Itsar, diartikan dengan mendahulukan kepentingan orang lain walaupun dirinya sendiri memerlukannya. Istilah ini lazim digunakan oleh sahabat Rasulullah. Banyak kisah yang menceritakan bagaimana para sahabat mengorbankan dirinya untuk kepentingan orang lain. Ibnu Umar r.a. menceritakan bahwa seorang sahabat telah menerima hadiah sebuah kepala kambing. Karena dia merasa ada tetangganya yang lebih memerlukan, dia pun lalu memberikan kepala kambingnya kepada tetangganya tersebut. Ketika tetangganya menerima pemberian itu, dia pun teringat kepada tetangga yang menurutnya lebih memerlukan lagi. Begitu seterusnya sampai kepala kambing tersebut berpindah tangan tujuh kali sebelum akhirnya kembali ke sahabat yang pertama kali menerimanya.
Kisah lain yang sangat menyentuh yaitu ketika Tsabit r.a. menjamu sahabat yang selalu berpuasa namun seringkali tidak mempunyai makanan untuk berbuka. Agar tamunya bisa berbuka dengan cukup, Tsabit menyuruh istrinya memadamkan lampu sehingga tamunya tidak mengetahui bahwa Tsabit hanya berpura-pura makan. Allah pun memuji kelakuan Tsabit. Pada waktu subuh saat Tsabit hadir di majelis Rasulullah, beliau menyampaikan berita gembira itu “ wahai Tsabit, Allah sangat senang menerima pelayananmu terhadap tamu tadi malam.”
Betapa luar biasa akhlak para sahabat. Ketenteraman Madinah tercipta karena kaum Anshar mengutamakan Muhajirin di atas kepentingan diri mereka, meskipun mereka kesusahan (QS Al Hasyr : 9).

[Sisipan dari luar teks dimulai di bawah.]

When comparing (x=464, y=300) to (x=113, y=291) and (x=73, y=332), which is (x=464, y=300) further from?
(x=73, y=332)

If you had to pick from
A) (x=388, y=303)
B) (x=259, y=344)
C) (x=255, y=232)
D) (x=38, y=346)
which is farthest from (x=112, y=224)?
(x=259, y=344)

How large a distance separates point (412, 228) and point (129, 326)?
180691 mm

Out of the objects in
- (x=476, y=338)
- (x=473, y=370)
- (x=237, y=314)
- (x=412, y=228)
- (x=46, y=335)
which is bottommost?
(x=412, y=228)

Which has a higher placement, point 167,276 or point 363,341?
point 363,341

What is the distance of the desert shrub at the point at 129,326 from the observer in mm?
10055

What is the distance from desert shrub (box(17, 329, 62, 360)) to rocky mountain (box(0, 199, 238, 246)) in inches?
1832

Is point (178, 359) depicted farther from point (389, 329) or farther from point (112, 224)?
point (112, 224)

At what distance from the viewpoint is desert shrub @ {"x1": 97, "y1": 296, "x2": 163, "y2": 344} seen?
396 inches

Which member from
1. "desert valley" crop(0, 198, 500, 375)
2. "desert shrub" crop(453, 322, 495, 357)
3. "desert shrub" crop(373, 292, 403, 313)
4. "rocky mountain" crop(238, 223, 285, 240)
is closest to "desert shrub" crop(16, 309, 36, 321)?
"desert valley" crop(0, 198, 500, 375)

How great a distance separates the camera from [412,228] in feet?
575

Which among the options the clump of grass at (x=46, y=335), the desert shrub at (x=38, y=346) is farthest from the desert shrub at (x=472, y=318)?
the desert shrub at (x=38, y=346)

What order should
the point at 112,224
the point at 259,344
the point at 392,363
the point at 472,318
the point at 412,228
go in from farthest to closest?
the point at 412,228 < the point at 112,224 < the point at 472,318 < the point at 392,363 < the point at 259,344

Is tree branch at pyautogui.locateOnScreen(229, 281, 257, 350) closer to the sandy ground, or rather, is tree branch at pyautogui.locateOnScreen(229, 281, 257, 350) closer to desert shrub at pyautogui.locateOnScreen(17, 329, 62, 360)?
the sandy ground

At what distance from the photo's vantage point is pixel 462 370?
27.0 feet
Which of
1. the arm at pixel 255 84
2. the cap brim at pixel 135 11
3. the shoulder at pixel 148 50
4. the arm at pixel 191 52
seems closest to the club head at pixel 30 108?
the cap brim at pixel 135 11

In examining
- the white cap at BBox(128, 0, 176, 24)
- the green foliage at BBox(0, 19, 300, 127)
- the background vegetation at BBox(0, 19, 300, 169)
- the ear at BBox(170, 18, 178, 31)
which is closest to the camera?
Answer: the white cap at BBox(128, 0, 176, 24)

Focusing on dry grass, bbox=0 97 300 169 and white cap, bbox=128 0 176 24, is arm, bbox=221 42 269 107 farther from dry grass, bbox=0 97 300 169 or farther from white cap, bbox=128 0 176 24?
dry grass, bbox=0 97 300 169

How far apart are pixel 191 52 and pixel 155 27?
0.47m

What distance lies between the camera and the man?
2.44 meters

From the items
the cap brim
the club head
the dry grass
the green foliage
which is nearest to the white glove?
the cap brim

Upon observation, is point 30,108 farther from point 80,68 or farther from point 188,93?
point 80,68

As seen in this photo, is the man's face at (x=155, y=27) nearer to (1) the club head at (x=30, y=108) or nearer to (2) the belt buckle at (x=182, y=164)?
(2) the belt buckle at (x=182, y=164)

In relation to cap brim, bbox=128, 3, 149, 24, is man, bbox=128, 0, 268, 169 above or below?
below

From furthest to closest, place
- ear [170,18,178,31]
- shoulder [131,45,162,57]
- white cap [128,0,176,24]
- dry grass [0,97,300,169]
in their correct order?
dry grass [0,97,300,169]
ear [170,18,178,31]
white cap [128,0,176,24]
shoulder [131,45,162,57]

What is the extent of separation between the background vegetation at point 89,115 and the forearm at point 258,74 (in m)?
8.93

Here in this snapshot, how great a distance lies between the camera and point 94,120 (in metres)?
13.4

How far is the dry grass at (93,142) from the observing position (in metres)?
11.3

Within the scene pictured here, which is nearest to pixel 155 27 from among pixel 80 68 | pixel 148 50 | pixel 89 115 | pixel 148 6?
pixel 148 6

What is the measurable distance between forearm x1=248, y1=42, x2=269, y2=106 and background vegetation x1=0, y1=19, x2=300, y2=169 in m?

Itsar lah yang dibutuhkan Indonesia saat ini. Carut marutnya negeri ini salah satunya akibat hilangnya itsar. Semuanya untuk kepentingan diri sendiri, paling jauh untuk keluarga dan kerabatnya. Parahnya, kepentingan diri itu tidak pernah terpuaskan. Semua hal direkayasa untuk kepentingan si “AKU”. Jangankan memikirkan akibat untuk orang lain, tidak melanggar hak orang lain pun sudah untung. Bagai kanker, penyakit AKU telah menjalar ke seluruh sendi masyarakat. Bagai vacuum cleaner, si kaya terus menyedot asset di sekitarnya tanpa henti. Si miskin yang hidup dalam tekanan melampiaskan keakuannya dengan kemarahan membara yang setiap saat siap menghanguskan semua. Jangan-jangan gempa yang bertubi-tubi mendera, merupakan ekspresi ke”aku”an alam yang unjuk kekuatan karena tidak ingin disepelekan manusia.
Dalam kondisi ini mengharapkan itsar, bagaikan menggantang asap. Tapi jangan putus asa. Islam telah memberi solusi bagi merajalelanya penyakit egois itu. Zakat, infak, shadaqah dan wakaf adalah sarana berlatih mencapai itsar. Menunaikan zakat, berarti mulai sedikit memikirkan orang lain. Memperbanyak infak, sadaqah dan wakaf akan menumbuhkan kasih sayang kepada orang lain. Jika hal ini banyak dilakukan, insya Allah ke”aku”an kita akan terpuaskan, cukup dengan melihat kepentingan orang lain terpuaskan oleh kita. Dan bukankan kepuasan yang hakiki adalah Ridho Nya?